Graphitic carbon nitride prepared from urea as a photocatalyst for visible-light carbon dioxide reduction with the aid of a mononuclear ruthenium(II) complex.

Graphitic carbon nitride (g-C3N4) was synthesized by heating urea at different temperatures (773-923 K) in air, and was examined as a photocatalyst for CO2 reduction. With increasing synthesis temperature, the conversion of urea into g-C3N4 was facilitated, as confirmed by X-ray diffraction, FTIR spectroscopy and elemental analysis. The as-synthesized g-C3N4 samples, further modified with Ag nanoparticles, were capable of reducing CO2 into formate under visible light (λ > 400 nm) in the presence of triethanolamine as an electron donor, with the aid of a molecular Ru(II) cocatalyst (RuP).
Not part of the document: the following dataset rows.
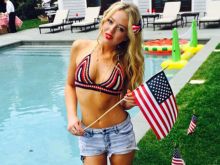 Tiffany Trump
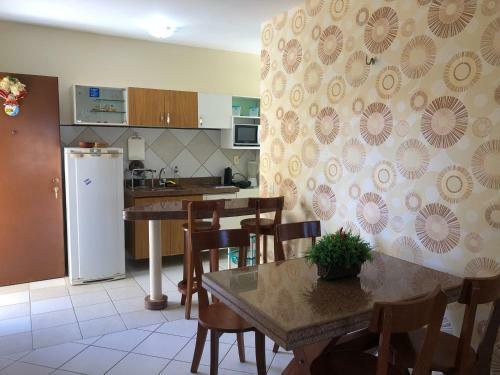 Apartamento Ap Luxo 208 E 207 Prox Beach Park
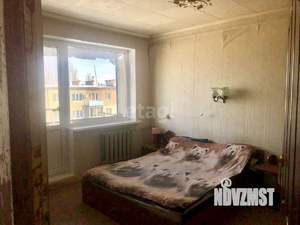 2-к квартира, вторичка, 45м2, 5/5 этаж
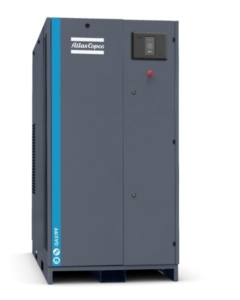 GA 37 FF Oil-injected screw compressor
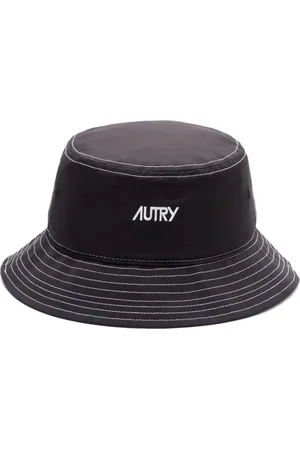 Autry Bob à logo brodé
The CO2 reduction activity was improved by increasing the synthesis temperature of g-C3N4, with the maximum activity obtained at 873-923 K. This trend was also consistent with that observed in photocatalytic H2 evolution using Pt-loaded g-C3N4. The photocatalytic activities of RuP/g-C3N4 for CO2 reduction and H2 evolution were thus shown to be strongly associated with the generation of the crystallized g-C3N4 phase.